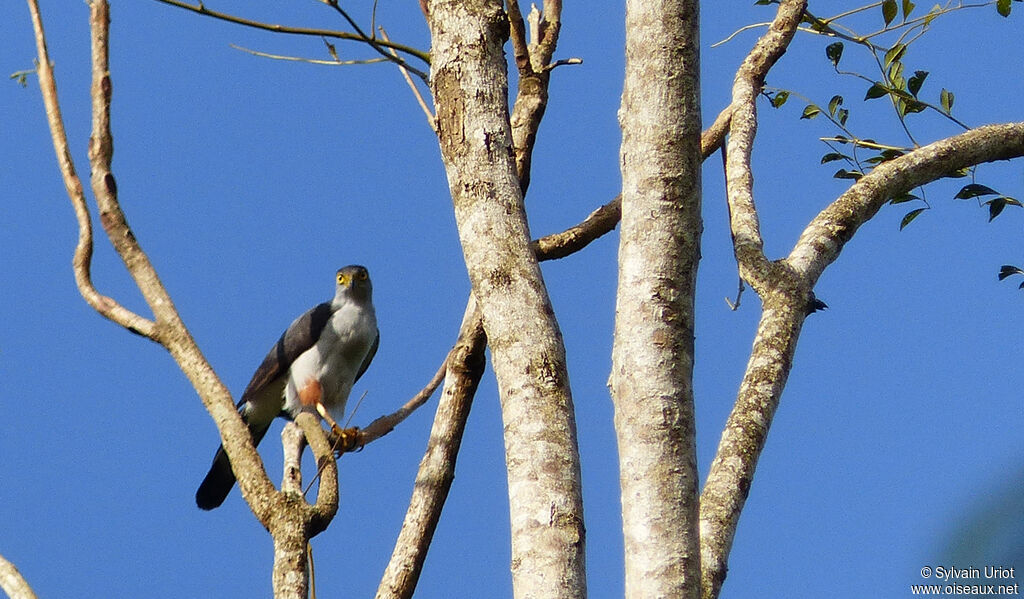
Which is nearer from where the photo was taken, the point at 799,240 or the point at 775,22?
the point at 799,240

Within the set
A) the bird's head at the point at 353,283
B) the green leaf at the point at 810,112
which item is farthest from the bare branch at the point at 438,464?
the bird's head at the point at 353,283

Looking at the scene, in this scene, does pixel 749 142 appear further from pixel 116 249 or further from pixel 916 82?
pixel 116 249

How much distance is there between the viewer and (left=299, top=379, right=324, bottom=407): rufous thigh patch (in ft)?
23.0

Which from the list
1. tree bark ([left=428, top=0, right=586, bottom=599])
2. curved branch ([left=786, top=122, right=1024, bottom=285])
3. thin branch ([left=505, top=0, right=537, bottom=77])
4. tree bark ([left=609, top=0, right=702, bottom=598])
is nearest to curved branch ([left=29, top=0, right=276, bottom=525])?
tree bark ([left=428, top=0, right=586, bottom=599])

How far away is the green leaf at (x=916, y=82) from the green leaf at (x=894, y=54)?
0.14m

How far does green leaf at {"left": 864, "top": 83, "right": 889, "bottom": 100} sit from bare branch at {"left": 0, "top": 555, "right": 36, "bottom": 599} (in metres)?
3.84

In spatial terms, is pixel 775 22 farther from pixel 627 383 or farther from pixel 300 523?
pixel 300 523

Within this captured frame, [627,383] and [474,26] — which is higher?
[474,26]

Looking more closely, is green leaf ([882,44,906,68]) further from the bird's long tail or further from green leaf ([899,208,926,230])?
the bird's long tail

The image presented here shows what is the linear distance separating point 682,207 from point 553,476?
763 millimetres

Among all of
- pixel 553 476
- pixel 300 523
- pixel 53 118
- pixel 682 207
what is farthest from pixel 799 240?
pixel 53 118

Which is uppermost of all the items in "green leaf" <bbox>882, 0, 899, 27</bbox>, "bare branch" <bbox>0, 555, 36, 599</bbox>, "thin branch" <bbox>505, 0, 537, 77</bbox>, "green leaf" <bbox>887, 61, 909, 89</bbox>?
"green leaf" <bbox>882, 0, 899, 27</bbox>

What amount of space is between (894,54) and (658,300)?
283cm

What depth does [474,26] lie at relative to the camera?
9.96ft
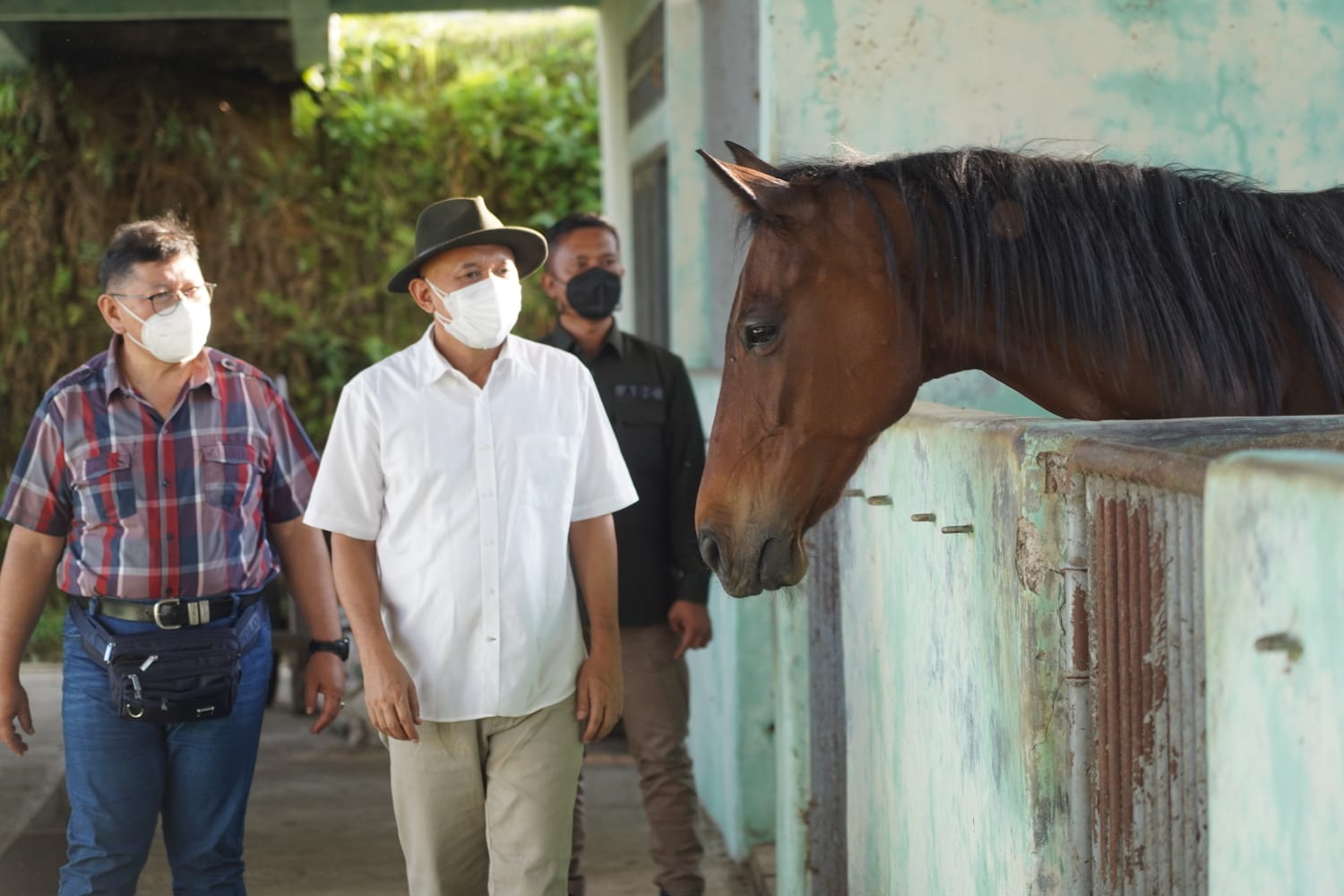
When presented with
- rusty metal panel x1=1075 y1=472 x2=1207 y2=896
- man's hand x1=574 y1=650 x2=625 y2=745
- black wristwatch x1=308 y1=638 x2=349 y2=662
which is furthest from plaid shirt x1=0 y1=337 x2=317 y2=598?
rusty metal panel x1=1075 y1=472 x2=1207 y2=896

----------------------------------------

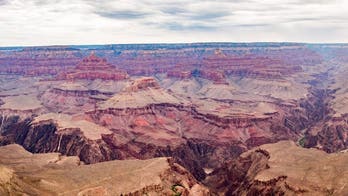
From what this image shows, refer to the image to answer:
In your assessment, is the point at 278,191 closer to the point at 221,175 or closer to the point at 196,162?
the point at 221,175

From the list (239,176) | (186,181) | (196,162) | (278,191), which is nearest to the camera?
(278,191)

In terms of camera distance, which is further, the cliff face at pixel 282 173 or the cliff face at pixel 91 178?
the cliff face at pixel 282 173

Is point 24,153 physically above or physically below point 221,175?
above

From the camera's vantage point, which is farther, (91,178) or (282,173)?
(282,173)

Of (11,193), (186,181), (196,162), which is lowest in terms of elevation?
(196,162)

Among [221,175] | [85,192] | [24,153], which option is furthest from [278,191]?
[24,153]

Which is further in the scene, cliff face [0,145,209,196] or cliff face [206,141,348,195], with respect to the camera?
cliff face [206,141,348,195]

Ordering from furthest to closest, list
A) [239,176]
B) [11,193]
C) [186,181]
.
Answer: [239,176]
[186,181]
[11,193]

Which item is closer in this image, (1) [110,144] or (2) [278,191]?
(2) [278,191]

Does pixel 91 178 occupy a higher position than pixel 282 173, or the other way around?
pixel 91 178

----------------------------------------

Collect every line of the data above that contains the word "nearest", matching case exactly.

**Right answer**
is nearest to curved branch ([left=29, top=0, right=276, bottom=525])?
From the list (239,176) | (186,181) | (196,162) | (278,191), which is nearest to the camera?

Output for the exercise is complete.